However, in some contexts, there is also too much information. There is too much information being extracted from the everyday interactions that people have as they use technology that is embedded not just in smartphones and tablets and computers, but in the Internet of Things. So I think the question needs to be reframed in terms of what information we need and what information we get.

Wang Jianfeng: Who is making the wrong information?

Dan Schiller: It is not easy to find succinct answers to your question. The dominant institutions of capitalist society are making choices that you would expect because they are following the logic of profit maximization and the result of their decisions is to produce too much of the wrong information and not enough of the right information. The answer to your queson must be systemic rather than only individual.

In terms of what can be done to correct this, the very first thing that needs to be done really cannot be overstated: Massive educational efforts are required to help people understand the consequences of what is in fact a devastatingly problematic political economy. We must have a huge effort to educate, because people don’t have any idea. They know that they are sick, but they look at and think about it as an individual problem, not something that is caused by the organization of society. Only through education may they learn this.

But what we need is a systematic government‐directed campaign that is not oriented toward the needs of any particular business or indeed toward business in general but that instead places the needs of the people in the foreground. I mean the great irony, the cruel irony, of digital capitalism is that this technology could be used for the most positive purposes. It could be used in the most beneficial ways to clean up the environment and to create a society in which justice rather than private profit would dominate decision‐ making—that is, to replace the whole system of institutions that produces the terrible outcomes that we now have. So I am not against the technology, but I am not for it either. The technology in itself is not the issue: The technology has to be seen in terms of the social relations in which it is encased. So we must try to produce a different set of uses and pressures and constraints for the technology, so that all over the world technology is dedicated to un‐self‐interested and genuinely human purposes.

Wang Jianfeng: In your speech, you mentioned that the American idea of “free flow of information” was in fact refuted by the Economist decades ago. However, the idea is still advocated by some countries. What do you think of it?

Dan Schiller:

Free flow as a concept has great rhetorical appeal: It sounds like an uncomplicated ideal, something that is simply good for everybody. Actually, though, the concept is far from transparent. Under present circumstances, free flow of information is not a normative ideal but a political platform. The policy of free flow of information serves the interests of powerful US social and political actors, as indeed it has since before the Second World War, as Herbert Schiller showed in an article published 40 years ago. Free flow is a policy that the US companies and state agencies have used to advance their overseas expansion. By equating the free movement of capital with freedom of information they arm themselves with a rationale for what they are determined to do anyway. In the actually‐existing world of US transnational capitalism, free flow betokens not a genuine commitment to human rights but a self‐interested slogan used to justify the current organization of profit‐making. To attain freedom of information for everybody— for all societies and, indeed, for all individuals—we will need to reconstruct the actually‐ existing political economy.
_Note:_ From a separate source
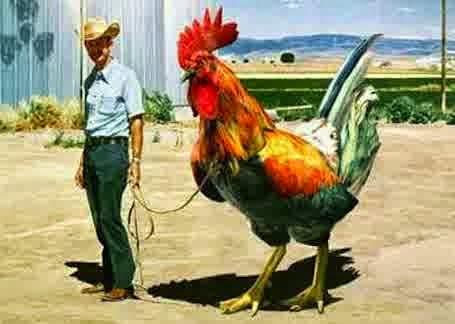 Contoh Proposal Bisnis Usaha Ternak Ayam Kampung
Of course, there is still an authentic need for freedom of information. Universal freedom to formulate ideas in public and to exchange them with one another is a vital precondition for human well‐being. How do we get from here to there? I don’t have a stock answer to that. It is one of the foremost challenges that we face. Corporations and states must not be permitted to set terms for us because, in my view, until and unless ordinary people set the standard, we will remain in trouble. But how we get to that, I can’t foretell.